Assignment
Line count for "United": state how many lines of the data below include it, and output nothing more.

|---|

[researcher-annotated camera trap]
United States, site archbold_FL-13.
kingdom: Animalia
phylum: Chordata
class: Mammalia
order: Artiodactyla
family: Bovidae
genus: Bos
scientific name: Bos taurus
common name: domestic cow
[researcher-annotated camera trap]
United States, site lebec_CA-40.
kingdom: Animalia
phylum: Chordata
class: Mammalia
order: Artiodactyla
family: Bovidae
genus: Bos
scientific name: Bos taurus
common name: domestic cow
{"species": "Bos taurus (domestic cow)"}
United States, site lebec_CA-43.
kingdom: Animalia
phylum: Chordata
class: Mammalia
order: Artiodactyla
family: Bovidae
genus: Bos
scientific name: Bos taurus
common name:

|---|

Your response
3